Of Beasts & Beings by Ian Holding
Simon & Schuster, £12.99

by Stephen Pound
Tuesday, November 23rd, 2010

It has been a struggle to find something good to say about this book and the best I can come up with is the fact that it is only 225 pages long and there is the germ of something good in it. Unfortunately, the effort required to hack through some of the most toe-curlingly pretentious prose ever inflicted on a reader scarcely repays the effort.

This slim volume sets two tales in parallel – one in an unnamed African country where a brutal internal war has been waged, the other in modern Zimbabwe. Ian Holding has chosen to use one of the most hackneyed plot devices to ensure a deep yawn from the reader but I have sufficient respect for his work to avoid betraying the twist in the tale – even though it has just been used by Jeffrey Archer and is thus beyond the pale of civilised comment.

One strand follows two boys, an adult man, a very pregnant woman and a suffering victim on a march to nowhere but a place where there might be safety.

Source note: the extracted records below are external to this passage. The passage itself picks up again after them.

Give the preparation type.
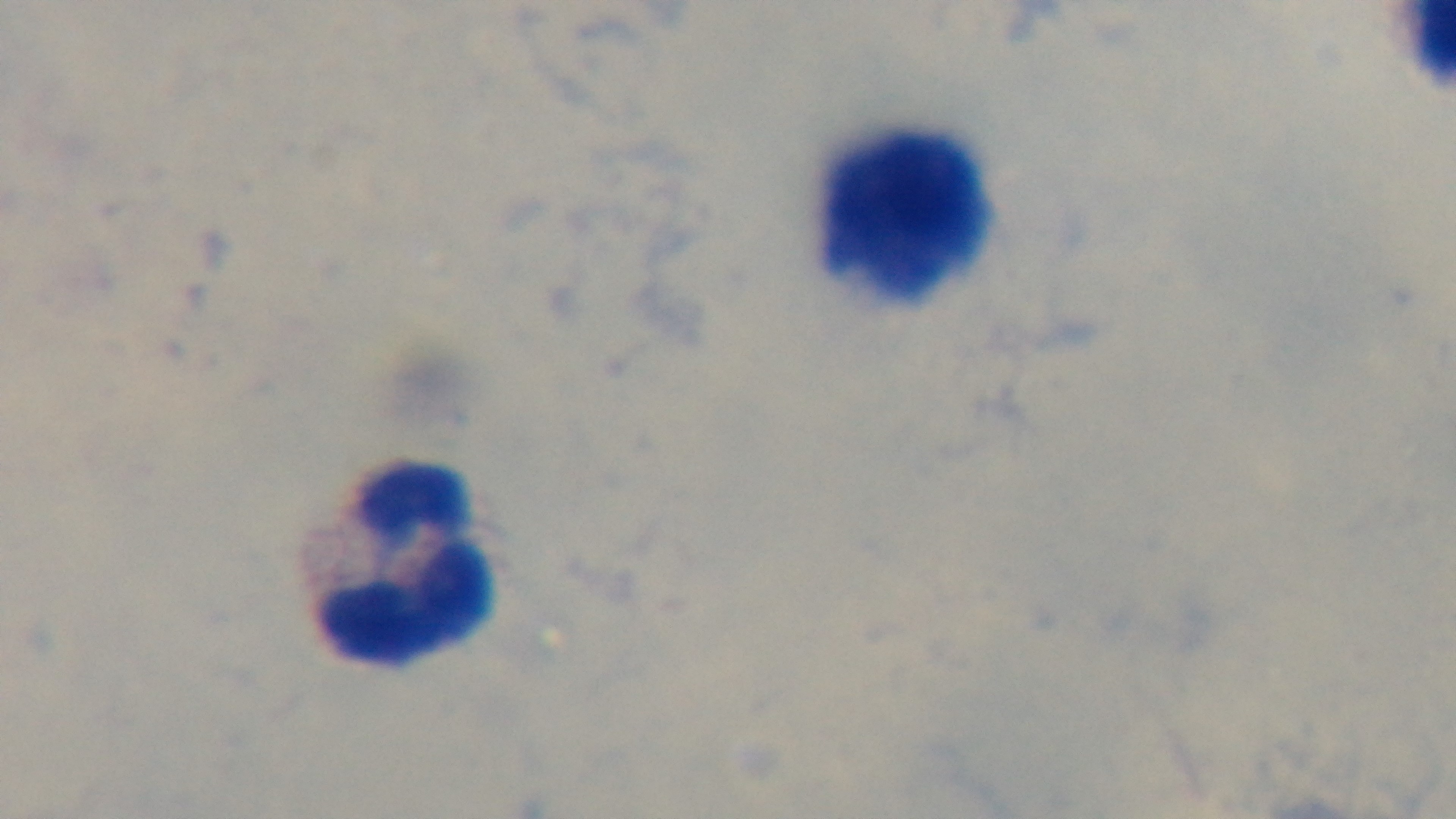

It is a thick blood film.

Single field of view. Giemsa stain. Oil-immersion objective, 100x. Mounted 4K digital camera. Photomicrograph. Malaria status: uninfected.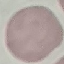 Malaria status: uninfected. Thin blood smear. Giemsa stain. Automatically extracted cell patch, resized to 64 × 64 pixels. Acquired by smartphone through the microscope eyepiece.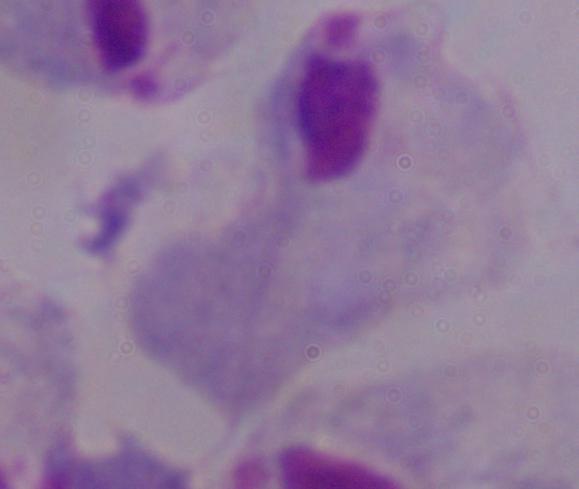

Summary:
  - Modality: photomicrograph
  - Identification: trichomonad
  - Magnification: 1000x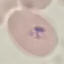 Result: malaria parasites identified. Cell patch, automatically extracted from a larger field of view and resized to 64 × 64 pixels. Giemsa stain. Acquired by smartphone through the microscope eyepiece. Thin blood smear.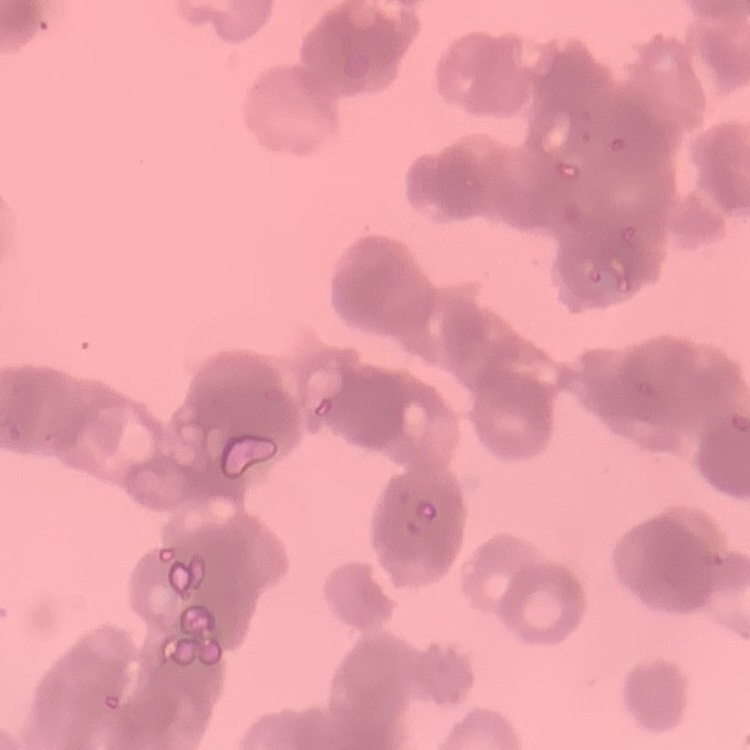
Summary:
  - Red blood cell morphology: rouleaux formation
  - Image type: square crop of a larger photomicrograph
  - Stain: Field's or Giemsa
  - Preparation: thin peripheral smear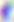

modality: micrograph
magnification: 400x
identification: Toxoplasma gondii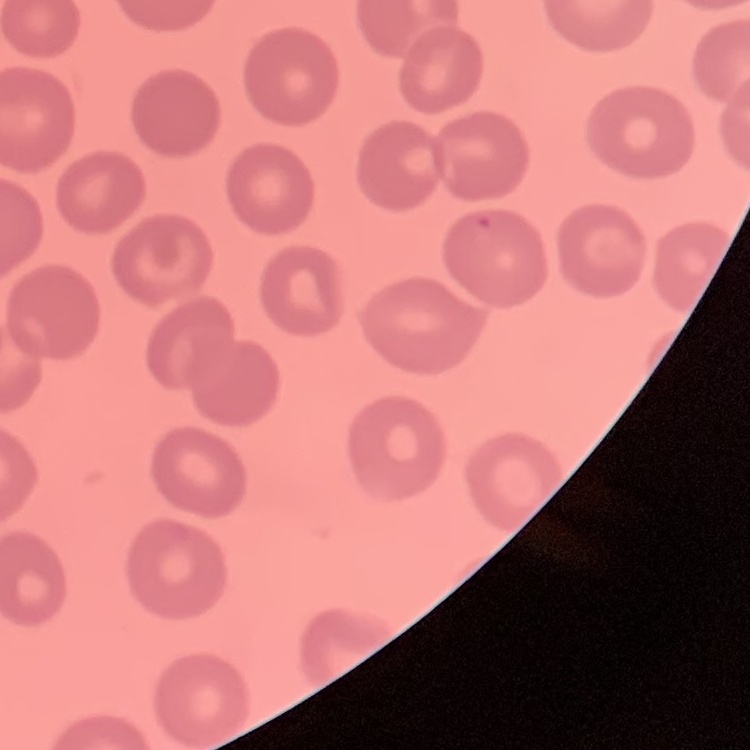

Summary:
  - Red blood cell morphology: no rouleaux formation
  - Preparation: thin blood film
  - Image type: square crop of a larger photomicrograph
  - Stain: Field's or Giemsa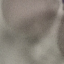

malaria status = uninfected
stain = Giemsa
image type = cell patch, automatically extracted from a larger field of view and resized to 64 × 64 pixels
preparation = thin blood smear
capture = smartphone through the microscope eyepieceIdentify the preparation type.
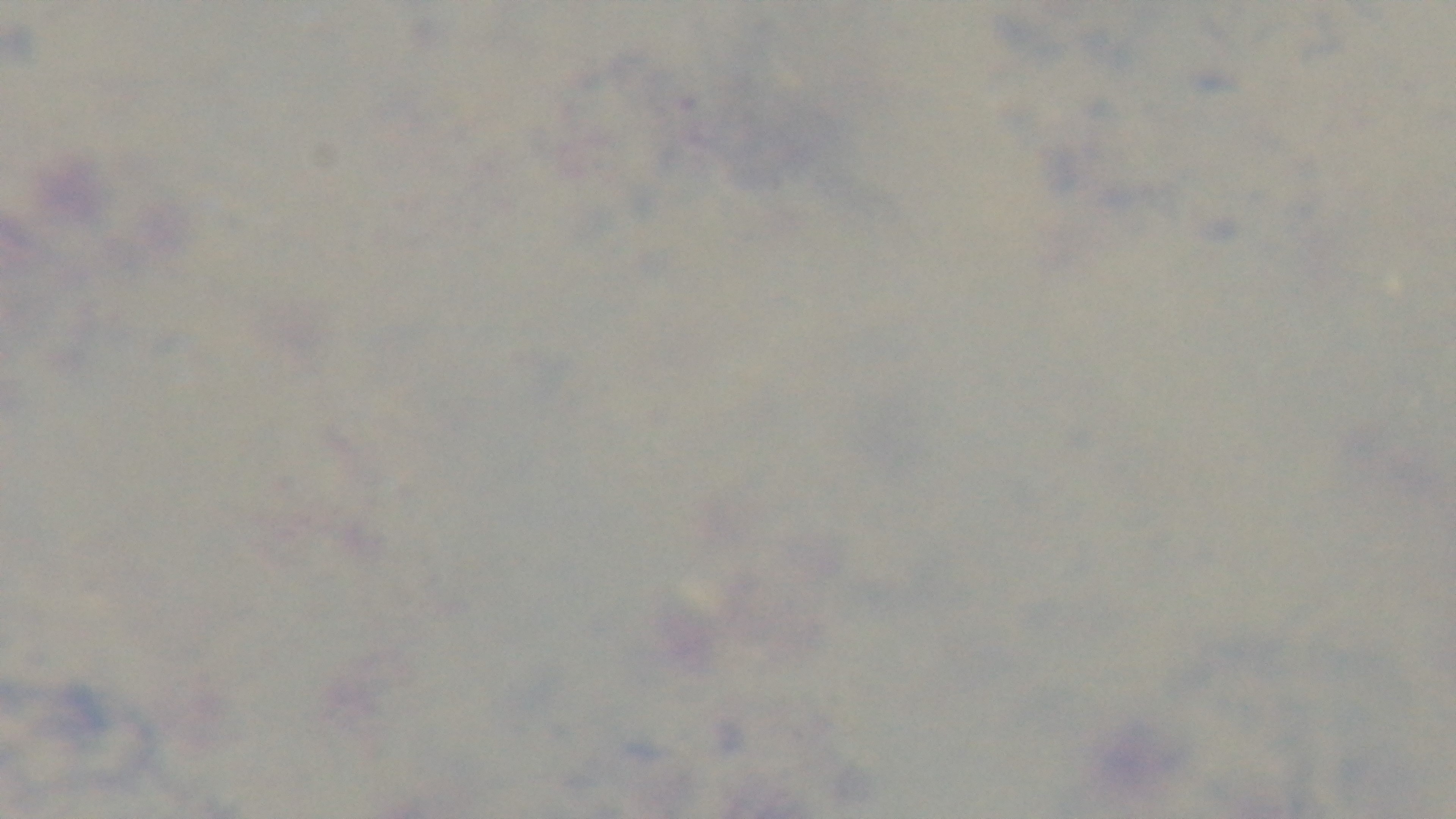
Thick.

Summary:
  - Field of view: one from the slide
  - Malaria status: negative
  - Modality: light microscopy
  - Stain: Giemsa
  - Capture: mounted 4K digital camera
  - Objective: 100x oil immersionLocate every Plasmodium parasite.
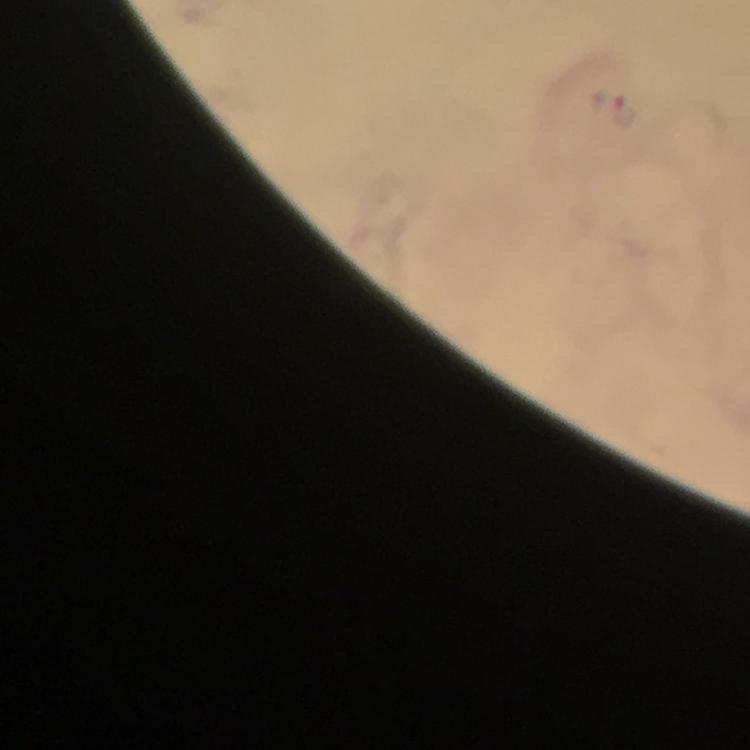
Approximate centers as (x, y) in pixels.
Plasmodium parasites: (623, 109).

{
  "cropped_from": "one field of view",
  "preparation": "thick smear",
  "context": "from a malaria diagnostic workup",
  "capture": "smartphone photograph through a microscope",
  "magnification": "100x",
  "immersion_oil": "applied",
  "stain": "Giemsa",
  "image_size": "750×750 pixels"
}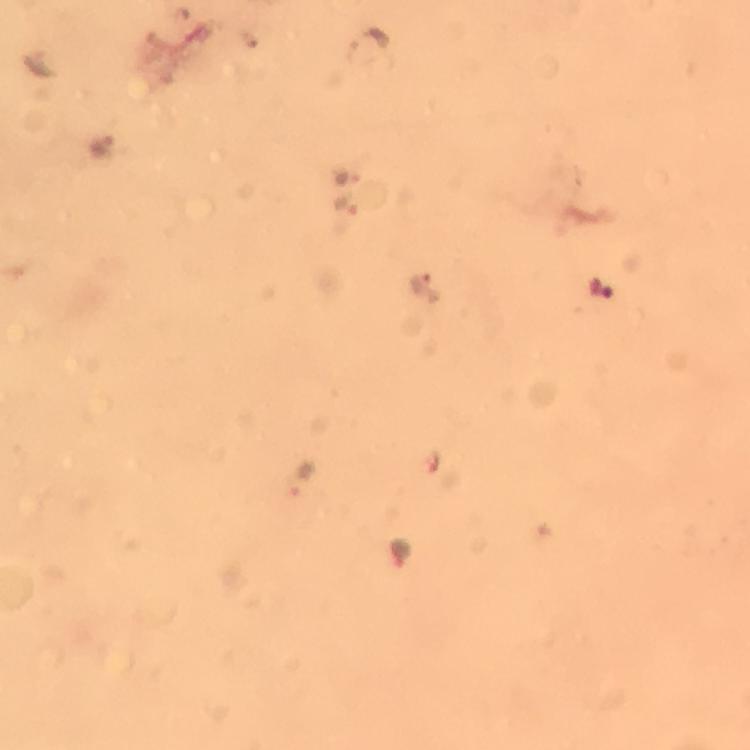
Approximate centers as (x, y) in pixels.
Summary:
  - Malaria parasite locations: (371, 41), (103, 143), (344, 175), (347, 209), (426, 284), (600, 292), (303, 480), (399, 551)
  - Immersion oil: used
  - Stain: Giemsa
  - Capture: smartphone mounted on the microscope
  - Context: from a malaria diagnostic workup
  - Image size: 750×750 pixels
  - Cropped from: a single field of view
  - Magnification: 100x
  - Preparation: thick blood filmComment on the morphology of the erythrocytes.
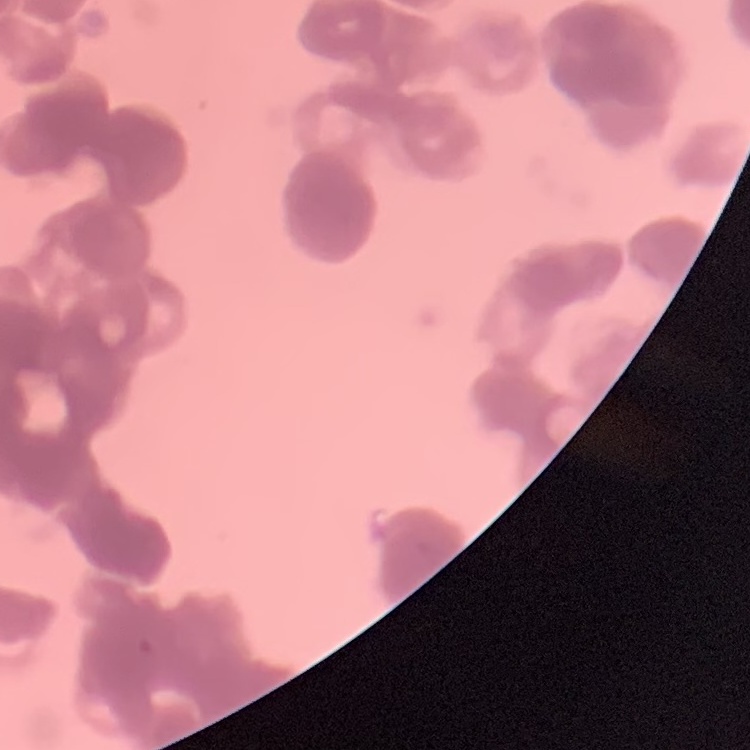

They show rouleaux formation.

One tile cut from a larger photomicrograph. Stained with either Field's or Giemsa. Thin peripheral smear.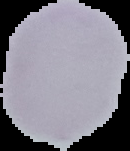
{
  "image_size": "130×151 pixels",
  "preparation": "thin blood smear",
  "result": "negative for Plasmodium parasites",
  "image_type": "segmented cell region on a black background"
}Report the malaria status of this cell.
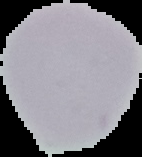

Uninfected.

{
  "preparation": "thin blood smear",
  "image_size": "142×157 pixels",
  "image_type": "segmented cell region on a black background"
}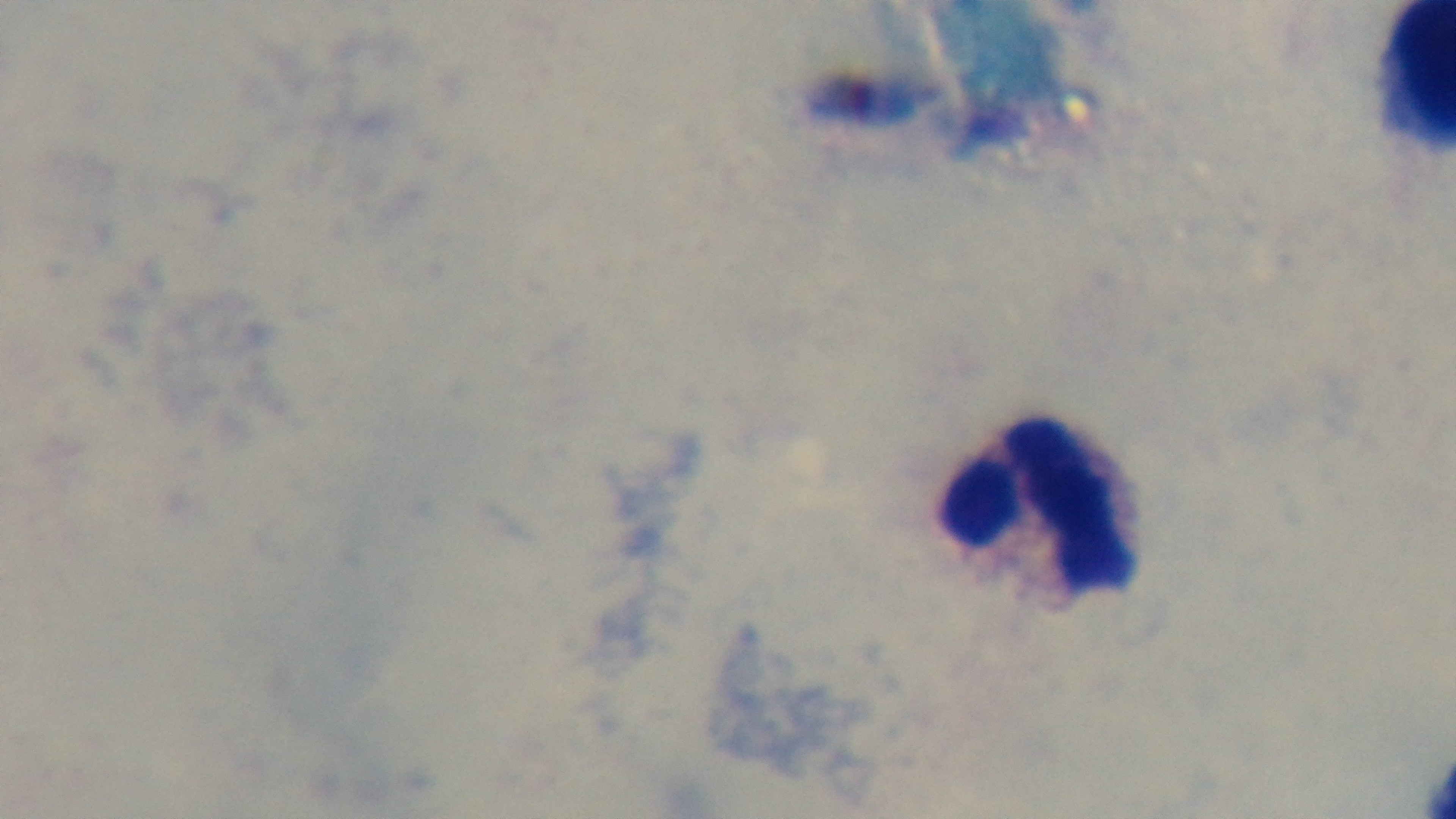

modality = light microscopy
preparation = thick
field of view = single
objective = 100x oil immersion
stain = Giemsa
malaria status = uninfected
capture = mounted 4K digital camera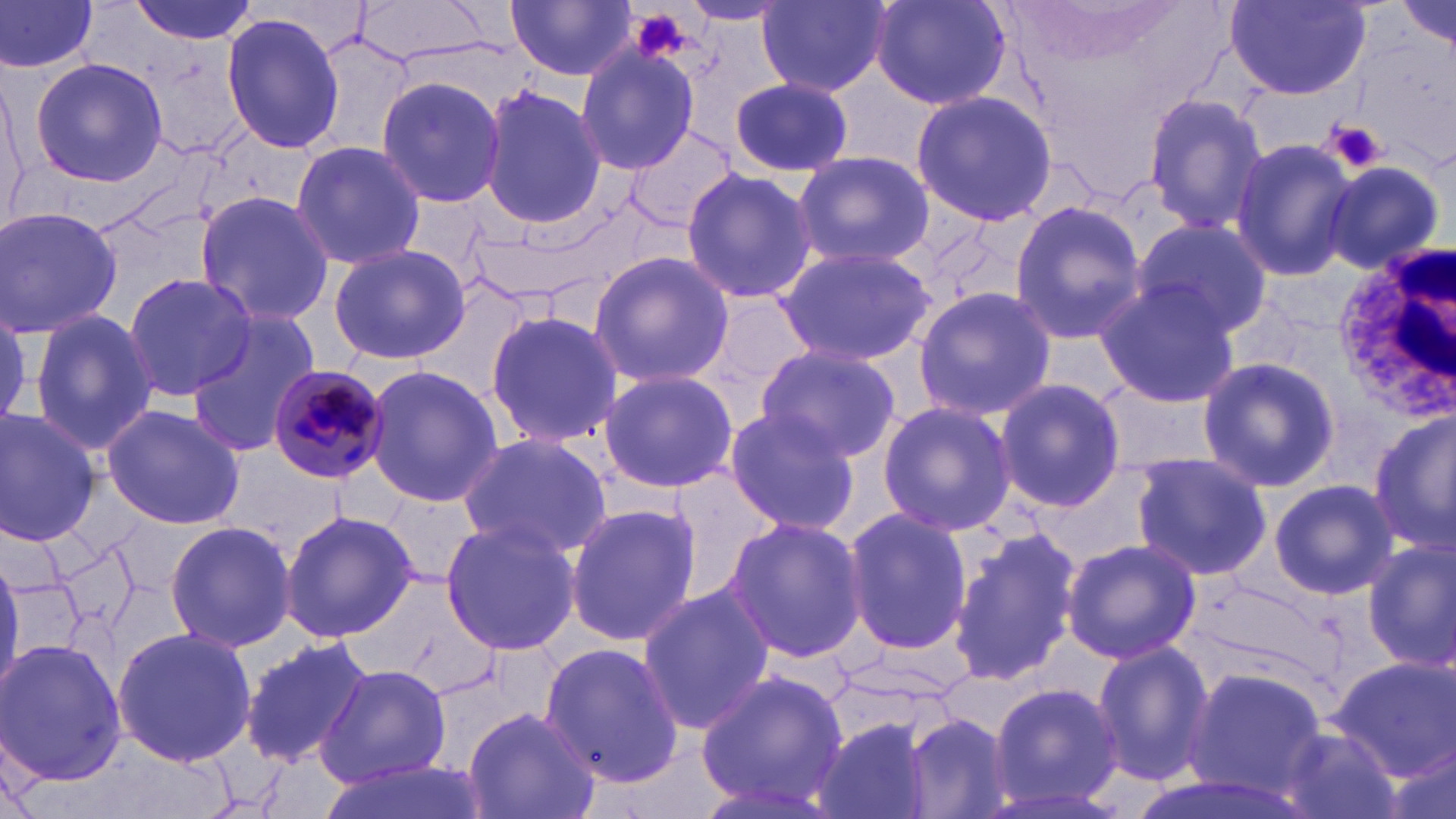
slide-level diagnosis = Plasmodium malariae
platelet locations = approximate bounding boxes as (x1,y1)-(x2,y2) corner pairs in pixels: (631,11)-(694,63), (1325,120)-(1387,174)
white blood cell locations = approximate bounding boxes as (x1,y1)-(x2,y2) corner pairs in pixels: (1333,247)-(1456,414)
stain = May-Grünwald-Giemsa
uninfected red blood cell locations = approximate bounding boxes as (x1,y1)-(x2,y2) corner pairs in pixels: (0,0)-(102,77), (126,0)-(258,47), (757,0)-(892,96), (871,0)-(1011,111), (508,1)-(636,81), (1226,2)-(1371,100), (681,3)-(789,28), (1393,4)-(1455,51), (221,12)-(345,157), (573,43)-(701,176), (29,56)-(167,188), (375,76)-(507,210), (731,78)-(852,177), (478,85)-(607,230), (912,90)-(1060,228), (1142,92)-(1270,234), (1229,137)-(1358,284), (289,139)-(427,271), (792,151)-(934,269), (1322,159)-(1445,275), (680,168)-(817,304), (193,191)-(334,326), (1007,200)-(1145,345), (0,206)-(124,341), (1132,219)-(1275,339), (330,244)-(471,364), (775,244)-(935,365), (587,251)-(735,387), (120,272)-(257,398), (1093,282)-(1242,408), (913,286)-(1059,422), (694,288)-(819,416), (28,309)-(159,456), (484,309)-(625,448), (184,313)-(321,459), (754,345)-(902,463), (1195,354)-(1340,494), (363,365)-(503,507), (597,370)-(738,494), (995,379)-(1128,513), (877,400)-(1018,537), (100,403)-(246,530), (722,407)-(861,534), (0,409)-(100,548), (1370,409)-(1456,554), (456,433)-(612,558), (1126,452)-(1274,583), (660,466)-(780,605), (1269,478)-(1399,600), (564,502)-(703,648), (840,508)-(973,656), (279,510)-(419,645), (722,516)-(867,662), (439,518)-(584,657), (164,520)-(297,653), (947,528)-(1081,689), (1062,537)-(1202,664), (1360,539)-(1456,674), (0,548)-(24,697), (637,585)-(776,732), (109,626)-(259,768), (239,634)-(374,767), (1,638)-(126,786), (540,639)-(684,787), (1091,641)-(1214,785), (1330,658)-(1456,780), (317,663)-(451,787), (1183,666)-(1329,797), (694,667)-(849,812), (985,681)-(1125,812), (463,706)-(599,819), (900,713)-(1015,819), (809,720)-(938,819), (1274,721)-(1405,819), (310,758)-(491,819)
Plasmodium malariae-infected red blood cell locations = approximate bounding boxes as (x1,y1)-(x2,y2) corner pairs in pixels: (268,365)-(390,486)
image size = 1456×819 pixels
field of view = one of a larger specimen
preparation = thin blood film
magnification = 1000x
modality = optical microscopy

The war has left blood and bodies all around and the travellers find their lives narrowing in a search for food and something like safety.

Occasional scenes are well painted and, when the party crouch by the roadside to watch in fear as a convoy of militia drive by with scores of boys yoked at the neck with steel wire, bound for either the short life of a child soldier or something even more terrible, the author does his work well.

But then we have lines such as “When the night comes they rouse themselves and sit under the spume of stars waiting for the encroaching spores of reality to catch up with them again” and “They lie there jerking off until the inevitable spasm grips them. They pan the effluent whiteness into the palm of their hands or it specks the sweaty blackness of their stomachs.” There is more – and worse.

The Zimbabwe section is told through the diary of a teacher about to take the gap and flee the land. Much of this is authentic and it is by far the better part of the book – but it doesn’t make the whole worth the cover price. There have been many books written about the Congo wars. They covered similar blood-soaked territory and set something of a standard. Of Beasts & Beings doesn’t match them. There is a good – possibly a great – book in Ian Holding but this is not it.